(About this task):
An unchanged copy of every record below, without pictures, is the goal.
Extracted material Start Marker
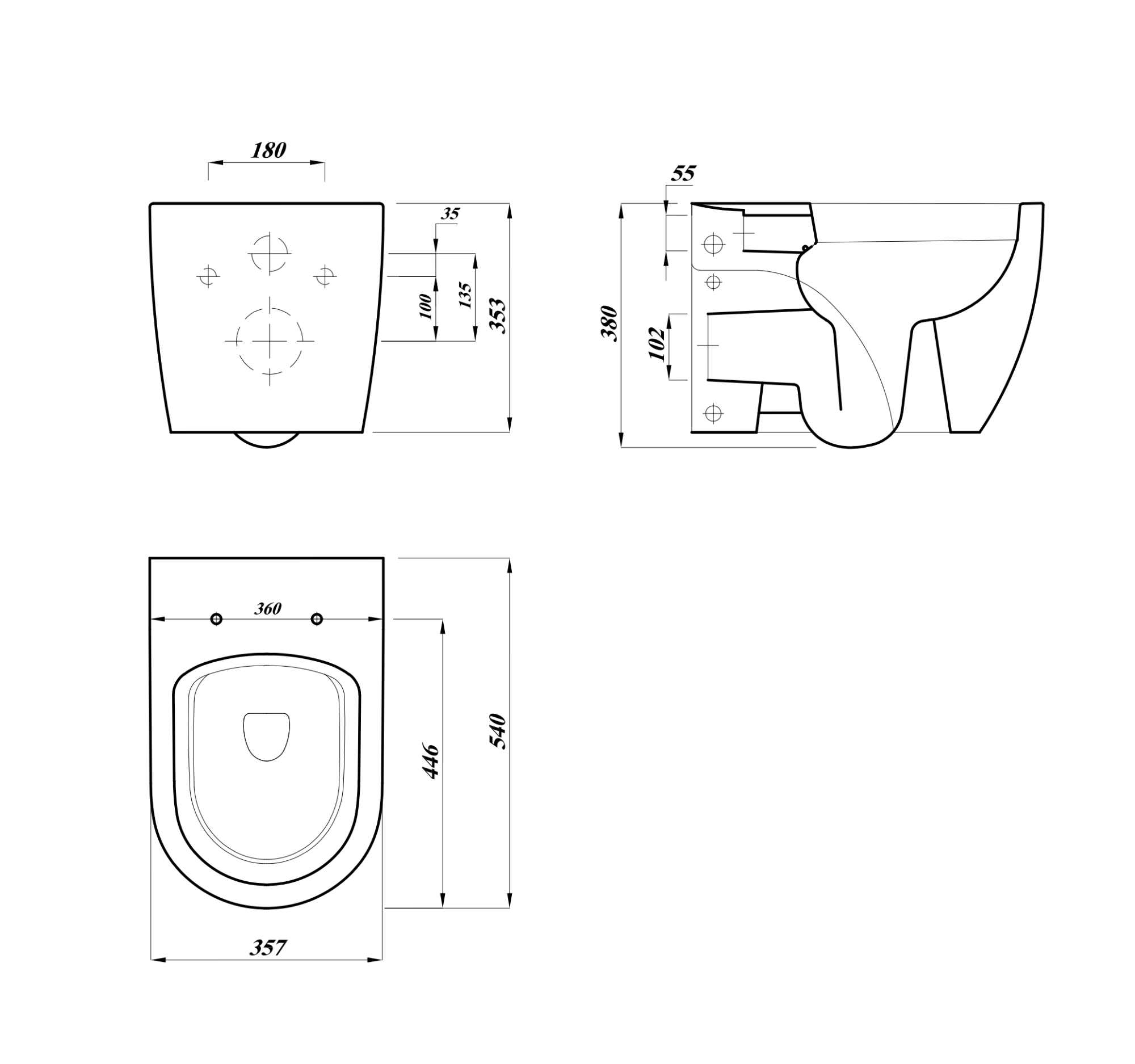 Matrix WCWH Round + Concealed cistern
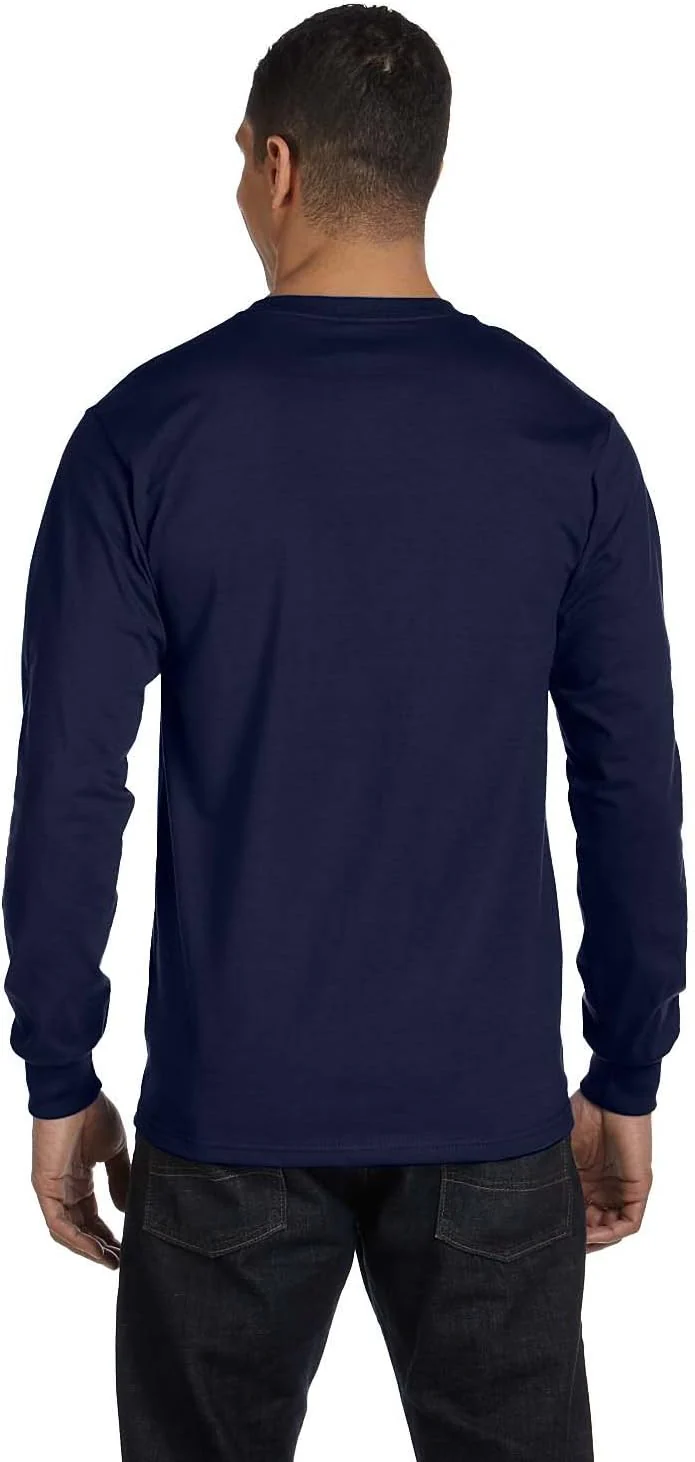 Hanes Essentials Herren Langarm T-Shirt Pack Herren Langarm T-Shirts Rundhals Baumwolle T-Shirts 2er - Image 6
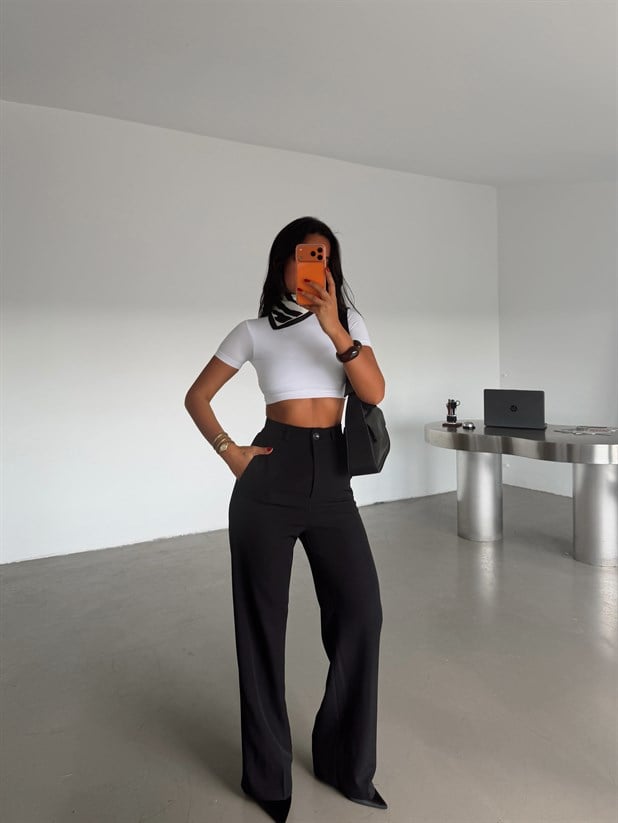 Pilesiz Palazzo Pantolon - Siyah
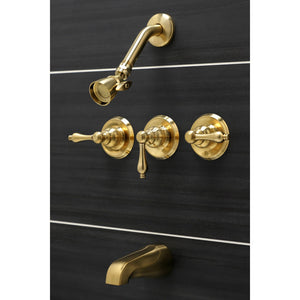 Victorian KB237AL Three-Handle 5-Hole Wall Mount Tub and Shower Faucet, Brushed Brass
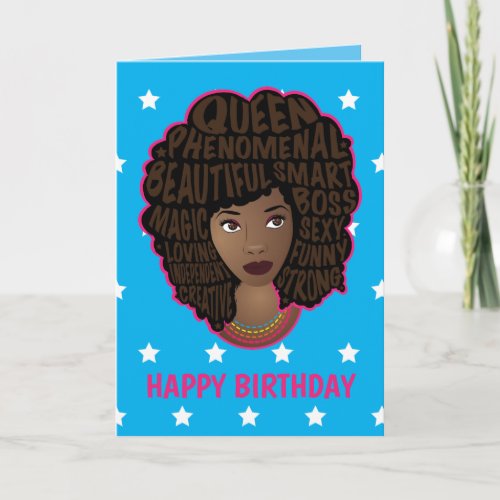 Happy Birthday Encouraging Black Women Stars Blue Card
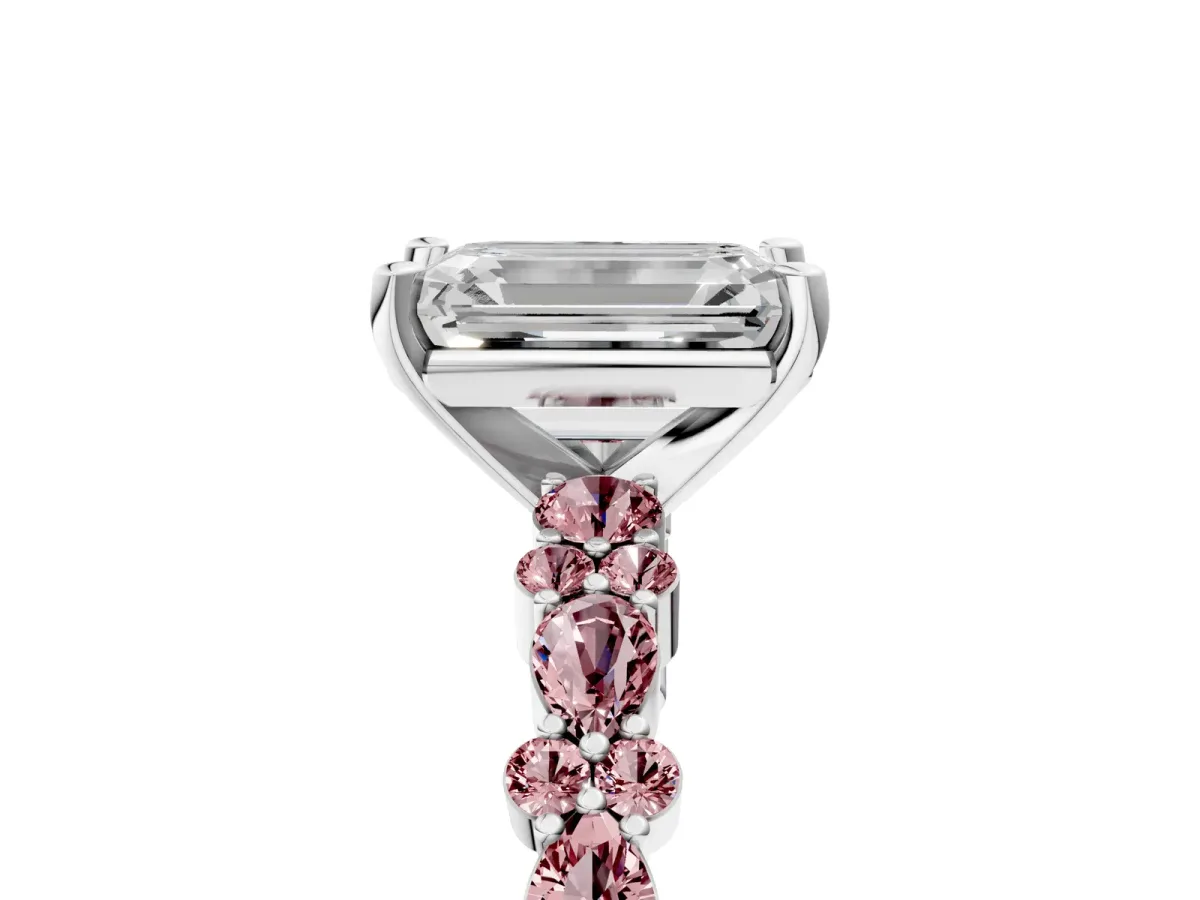 Emerald Cut Diamond Side Stone Solitaire Ring with Round Morganite and Four-Prong Setting Platinum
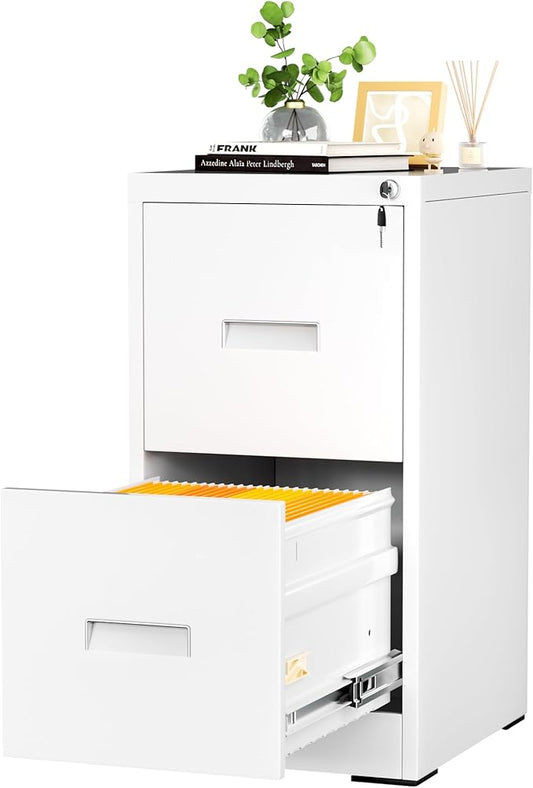 INTERGREAT 2 Drawers File Cabinet with Lock, 18" D Metal White Vertical Filing Cabinet for Hanging Folders, Easy Assemble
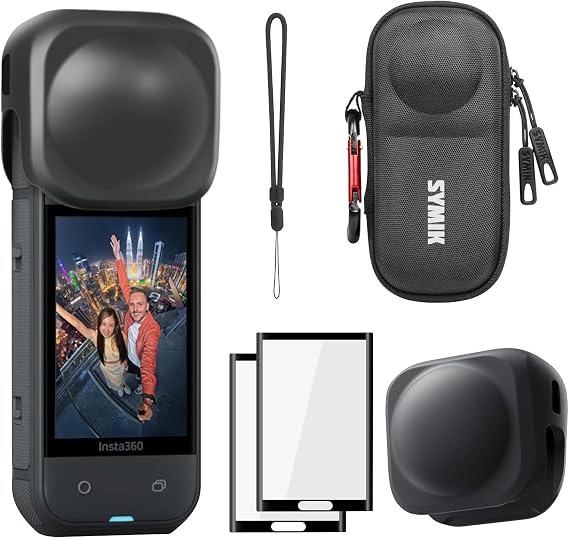 SYMIK Camera Case for Insta360 X5 X4, Silicone Lens Cap, Screen Protectors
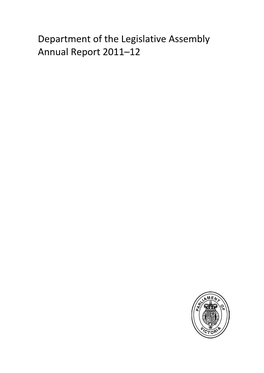 Department of the Legislative Assembly Annual Report 2011–12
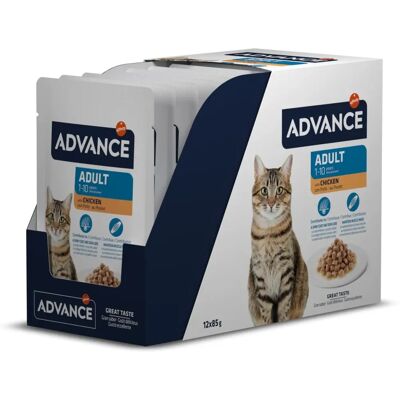 ADVANCE Foder till katt med kyckling - 12 x 0,85kg ADVANCE Foder till katt med kyckling - 12 x 0,85kg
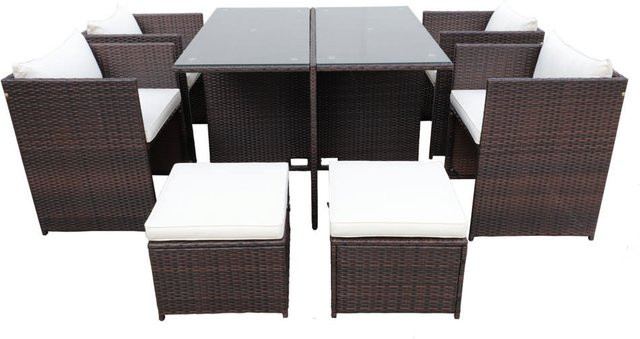 22-teilige Polyrattan Sitzgruppe von HC Garten & Freizeit in Braun und Weiß aus Polyrattan und Stahl - Bild 1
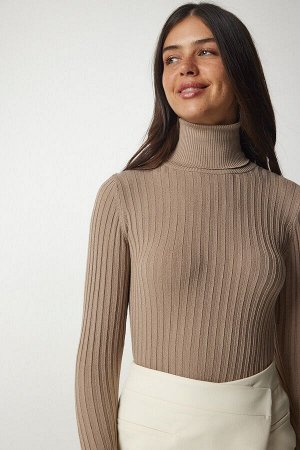 Женский базовый свитер из норки в рубчик с высоким воротником bv00095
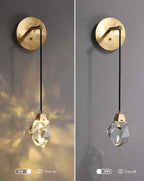 Crystal Rocks K9 Pendant Wall Light Minimalist Bedroom Living Room Office
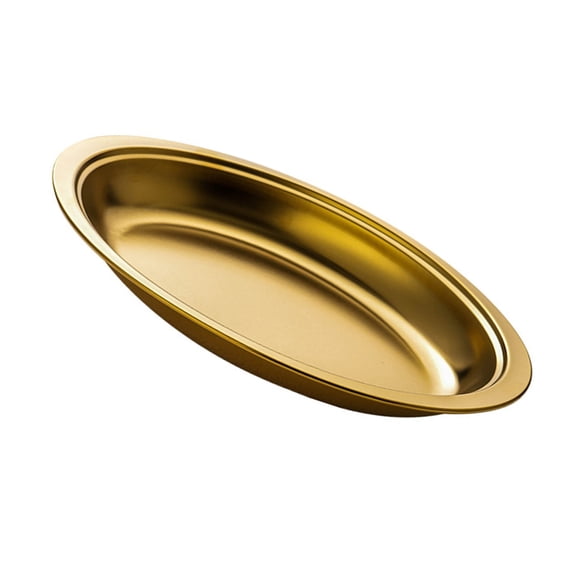Tizuqe Stainless Steel Oval Plate Steaming Fish Tray Serving Platter for Appetizers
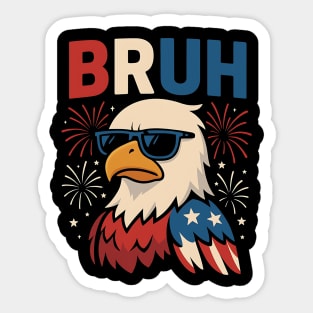 Bruh Bald Eagle Funny 4th of July Patriotic Meme Sticker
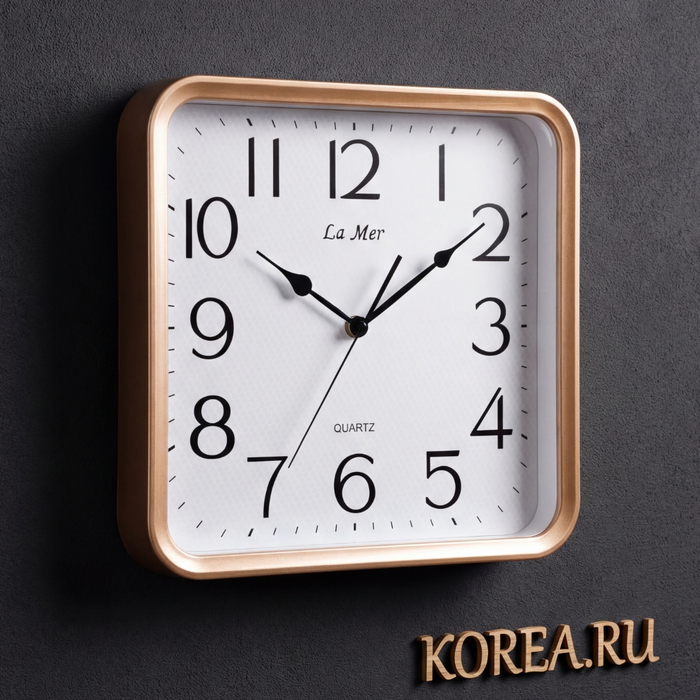 Настенные часы La Mer GD354-1 золотистые с плавным ходом 350х350мм, изображение 2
Extracted material End Marker
(Result of the exercise):
 Matrix WCWH Round + Concealed cistern
 Hanes Essentials Herren Langarm T-Shirt Pack Herren Langarm T-Shirts Rundhals Baumwolle T-Shirts 2er - Image 6
 Pilesiz Palazzo Pantolon - Siyah
 Victorian KB237AL Three-Handle 5-Hole Wall Mount Tub and Shower Faucet, Brushed Brass
 Happy Birthday Encouraging Black Women Stars Blue Card
 Emerald Cut Diamond Side Stone Solitaire Ring with Round Morganite and Four-Prong Setting Platinum
 INTERGREAT 2 Drawers File Cabinet with Lock, 18" D Metal White Vertical Filing Cabinet for Hanging Folders, Easy Assemble
 SYMIK Camera Case for Insta360 X5 X4, Silicone Lens Cap, Screen Protectors
 Department of the Legislative Assembly Annual Report 2011–12
 ADVANCE Foder till katt med kyckling - 12 x 0,85kg ADVANCE Foder till katt med kyckling - 12 x 0,85kg
 22-teilige Polyrattan Sitzgruppe von HC Garten & Freizeit in Braun und Weiß aus Polyrattan und Stahl - Bild 1
 Женский базовый свитер из норки в рубчик с высоким воротником bv00095
 Crystal Rocks K9 Pendant Wall Light Minimalist Bedroom Living Room Office
Tizuqe Stainless Steel Oval Plate Steaming Fish Tray Serving Platter for Appetizers
 Bruh Bald Eagle Funny 4th of July Patriotic Meme Sticker
 Настенные часы La Mer GD354-1 золотистые с плавным ходом 350х350мм, изображение 2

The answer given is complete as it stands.